• [WHAT YOU SHOULD DO]: Leaving out the pictures, please reproduce exactly and only the lines from the one that contains "family: Cervidae" through the last line below.

• [GIVEN RECORDS]:
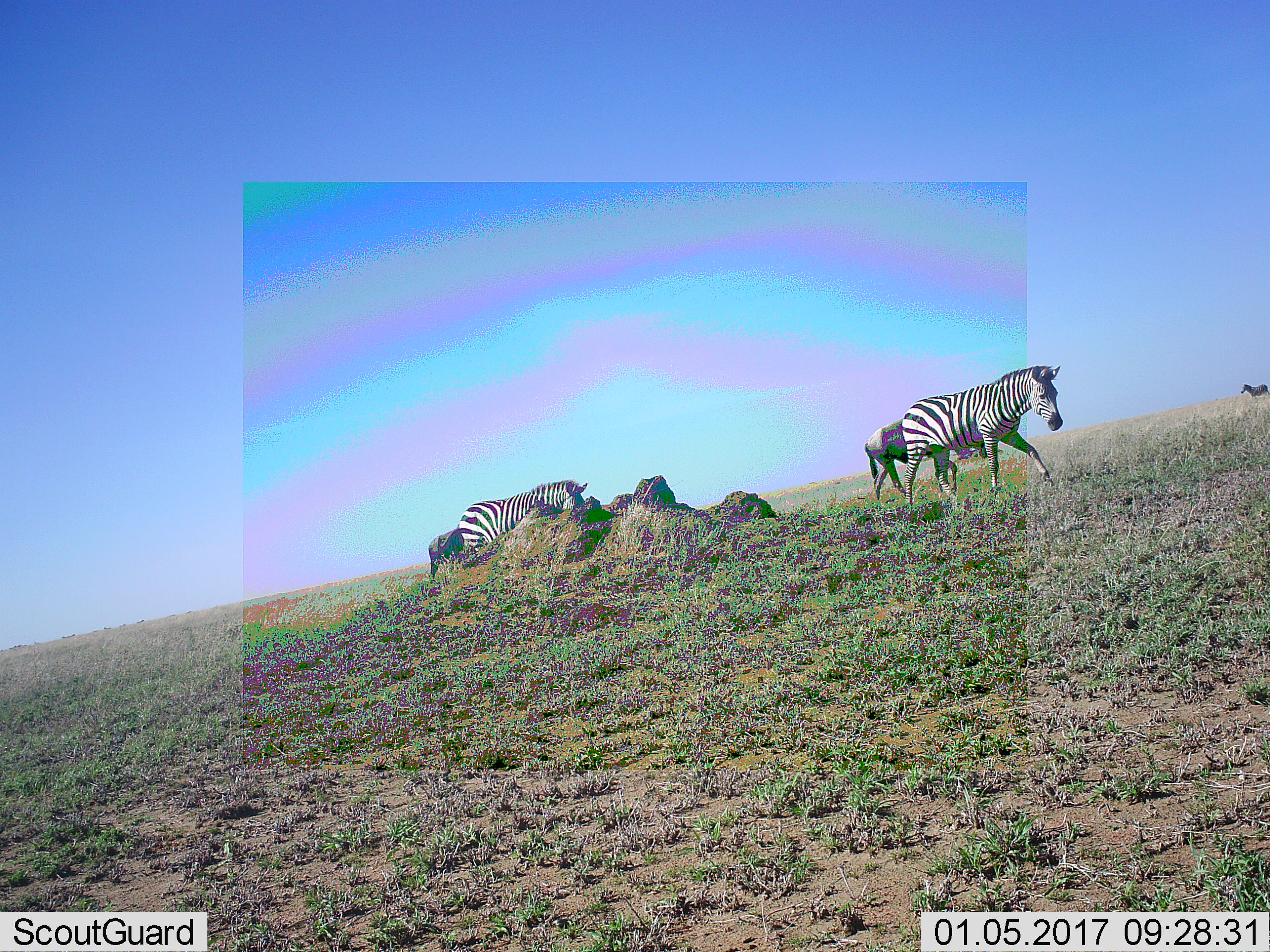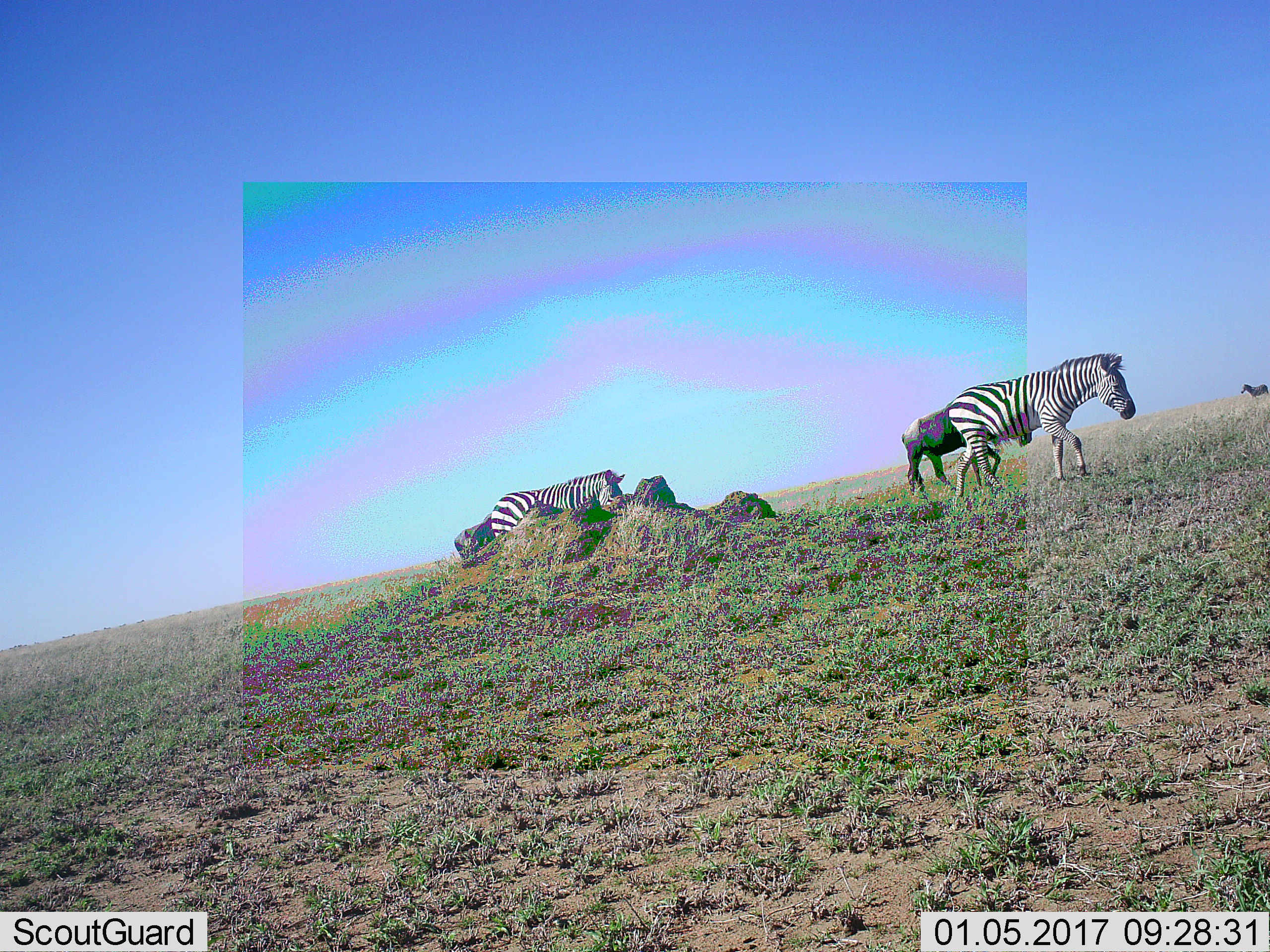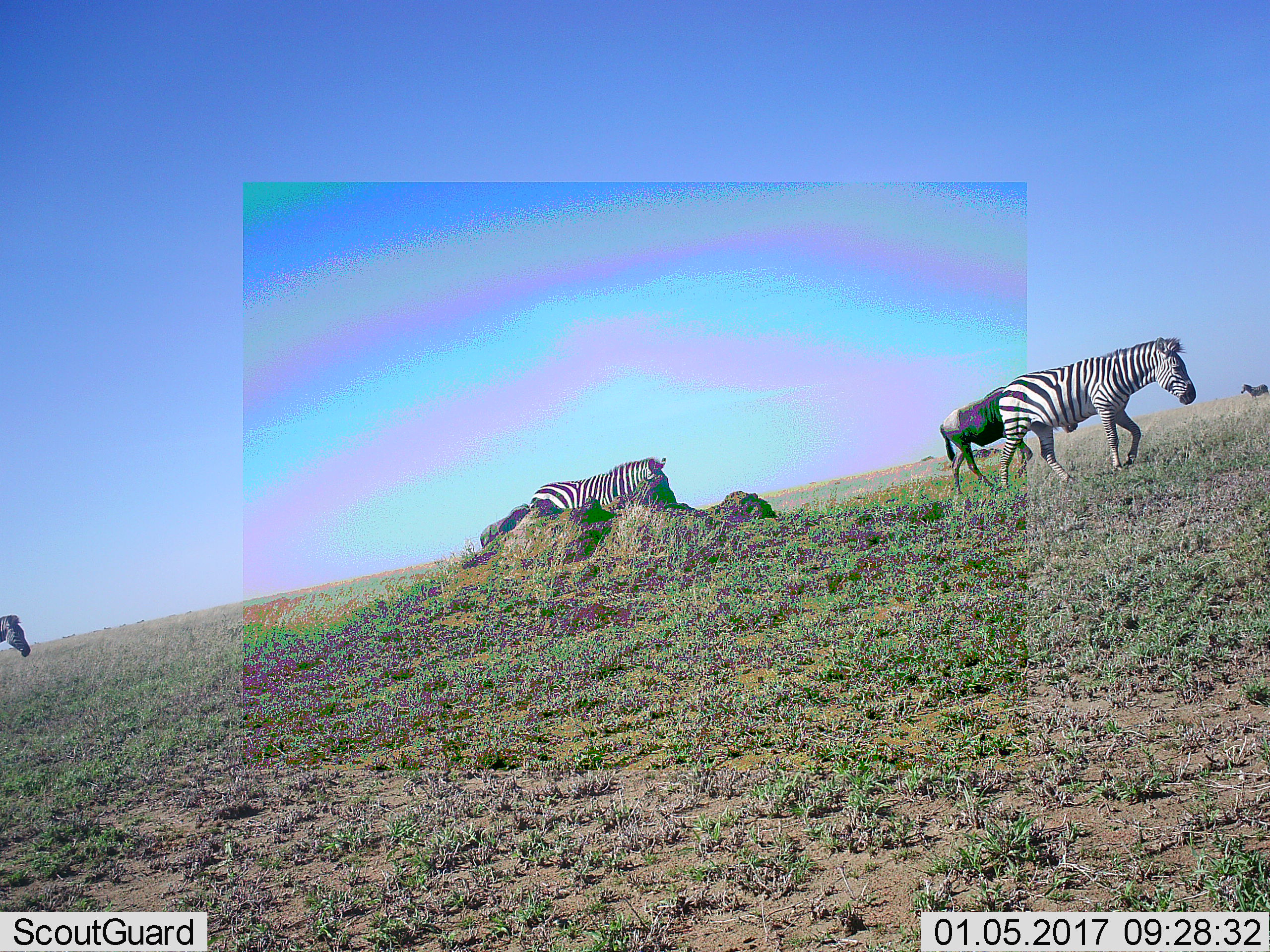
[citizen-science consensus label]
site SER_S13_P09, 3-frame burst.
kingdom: Animalia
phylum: Chordata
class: Mammalia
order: Perissodactyla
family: Equidae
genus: Equus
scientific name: Equus quagga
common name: plains zebra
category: zebraplains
Zebraplains (plains zebra) (Equus quagga), count 4. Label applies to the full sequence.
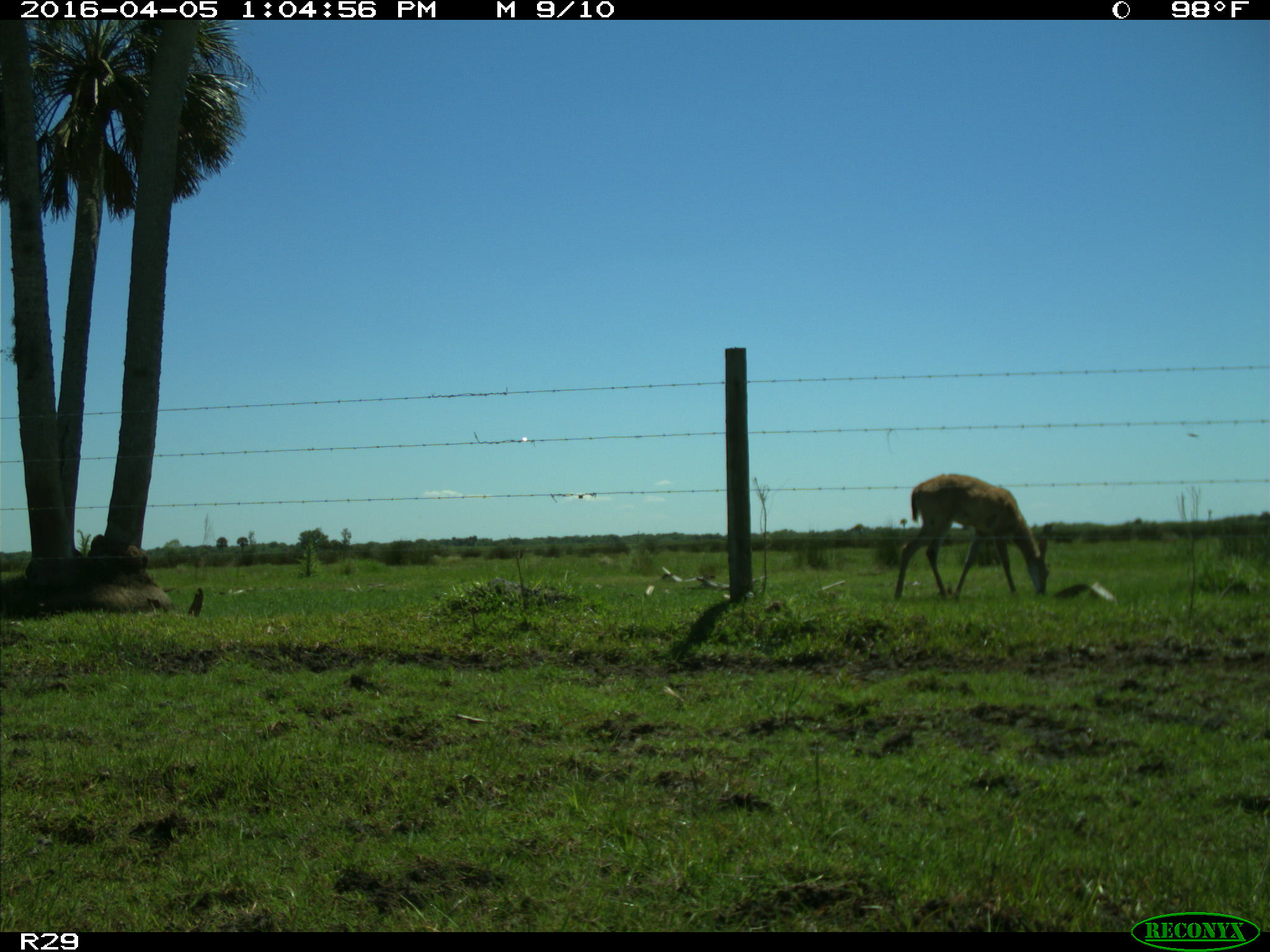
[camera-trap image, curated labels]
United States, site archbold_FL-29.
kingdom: Animalia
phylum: Chordata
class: Mammalia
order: Artiodactyla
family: Cervidae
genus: Odocoileus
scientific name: Odocoileus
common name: deer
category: unidentified deer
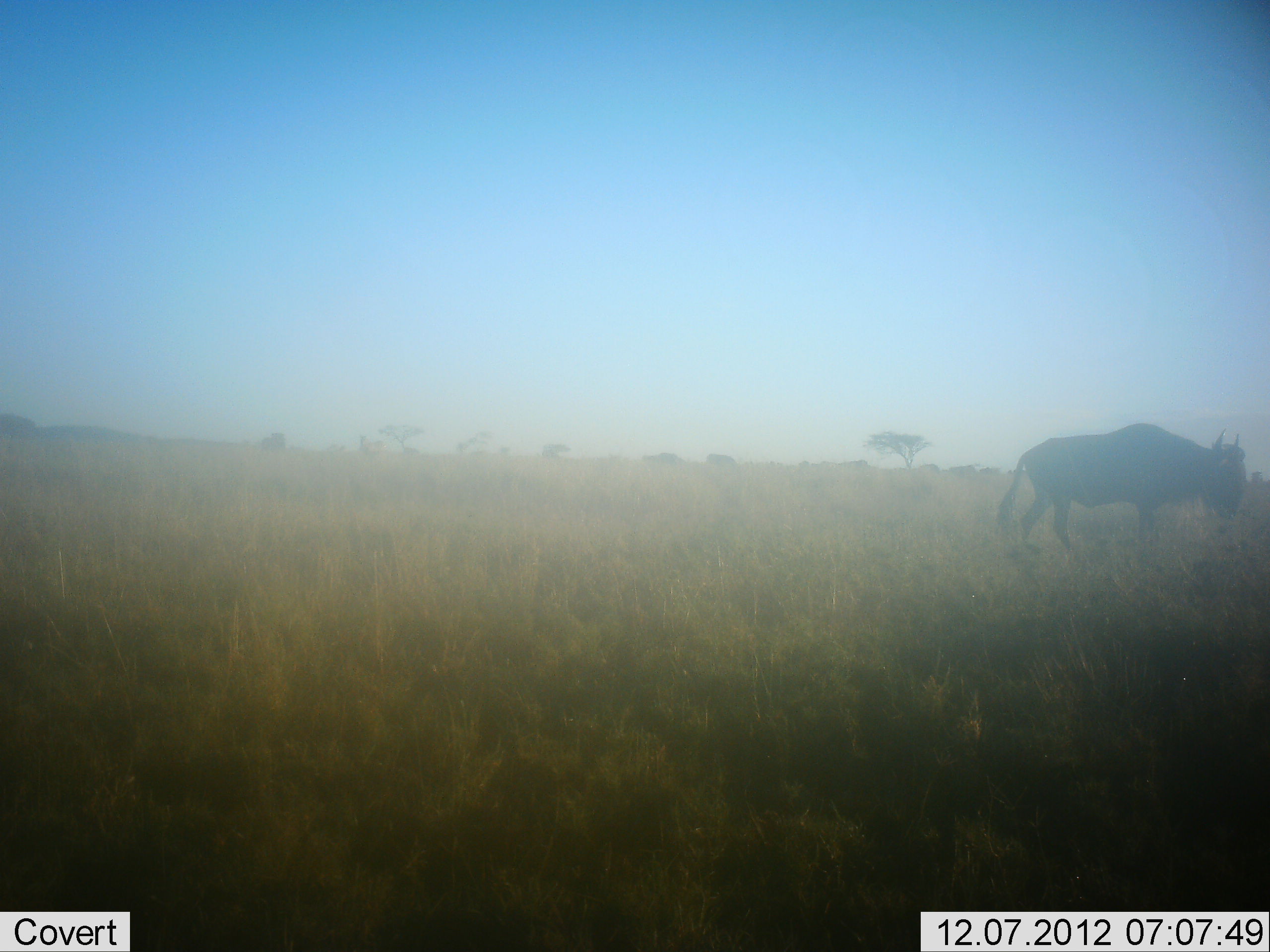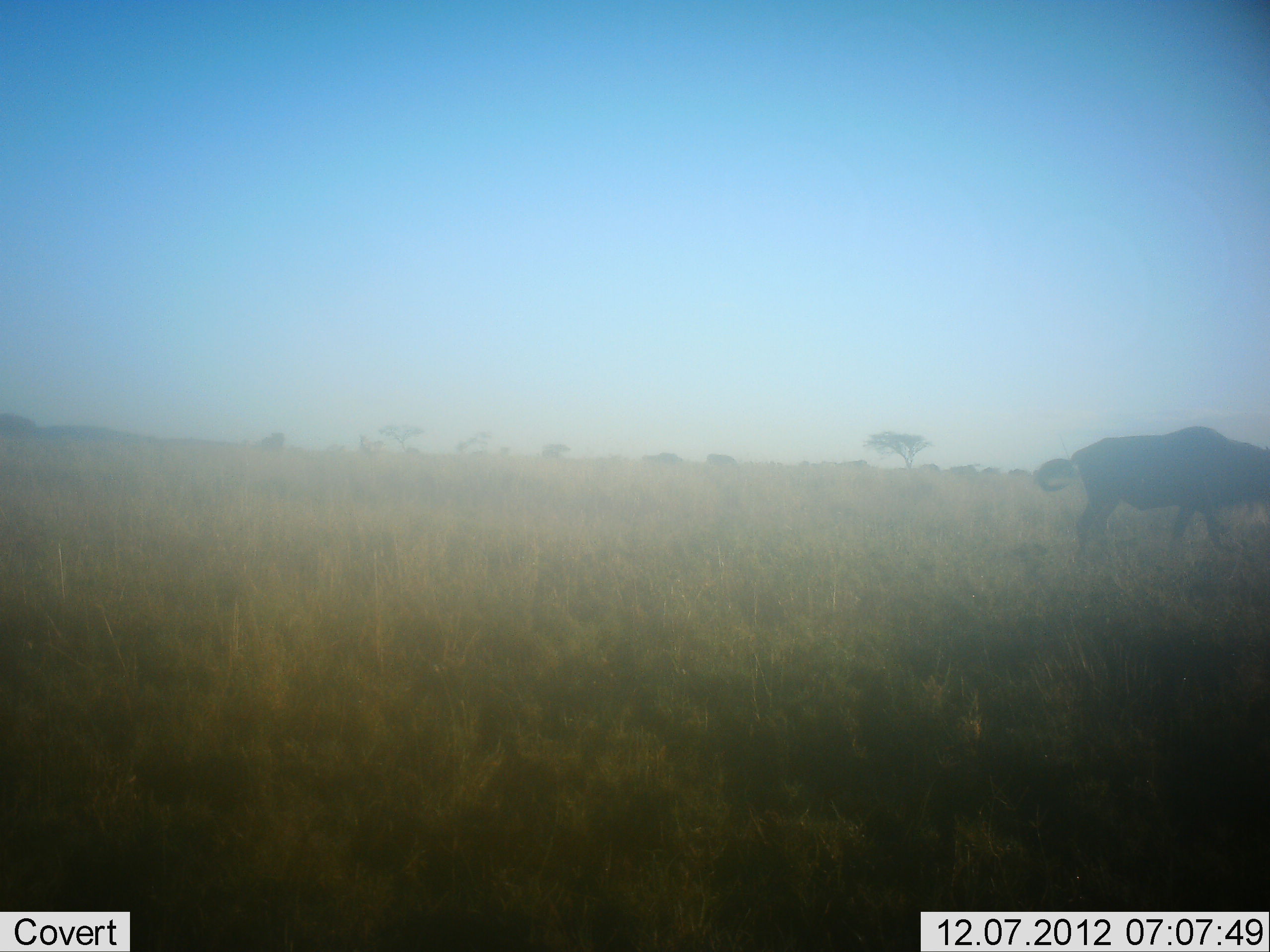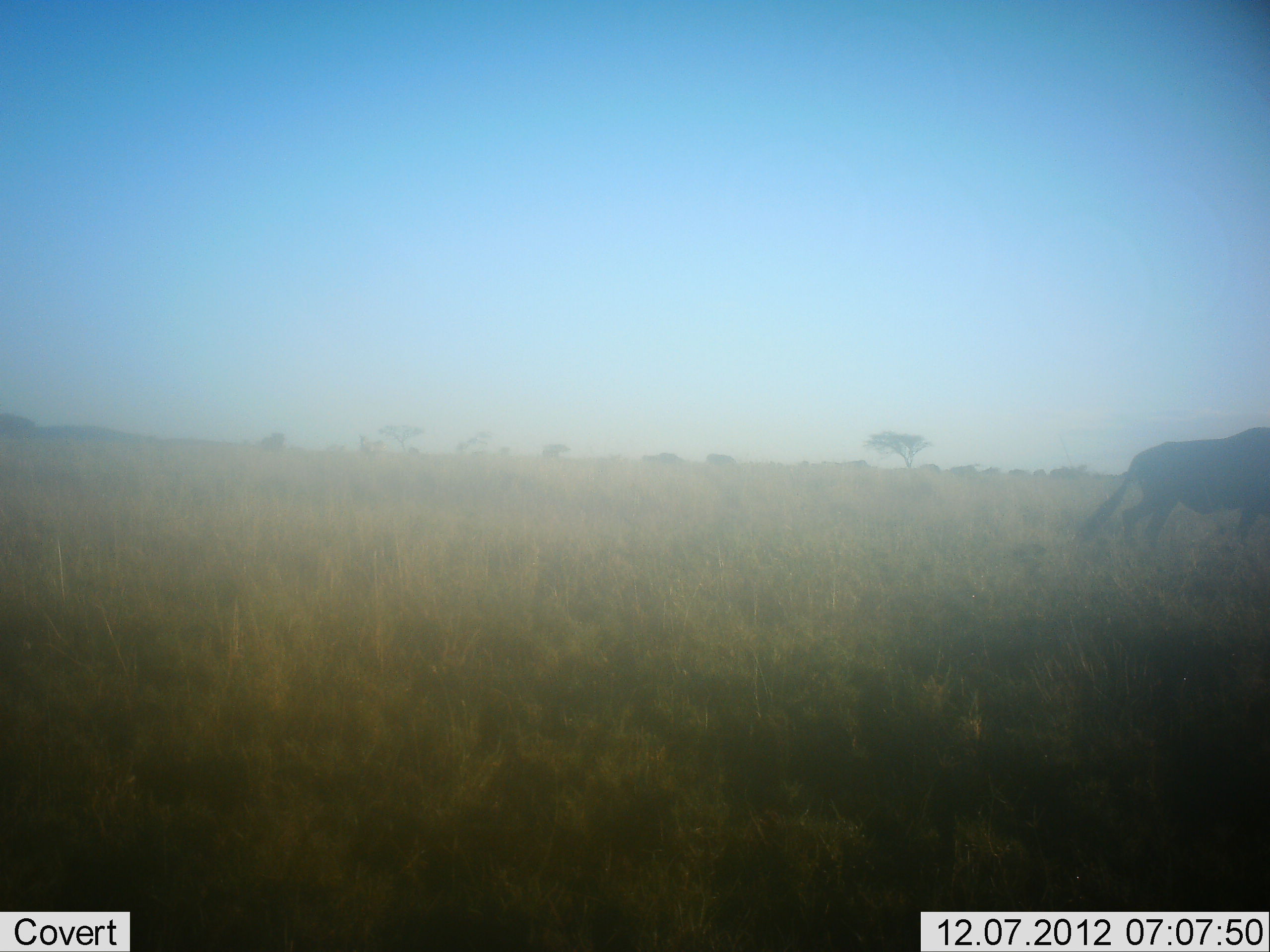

• [OUTPUT FOR THIS TASK]:
family: Cervidae
genus: Odocoileus
scientific name: Odocoileus
common name: deer
category: unidentified deer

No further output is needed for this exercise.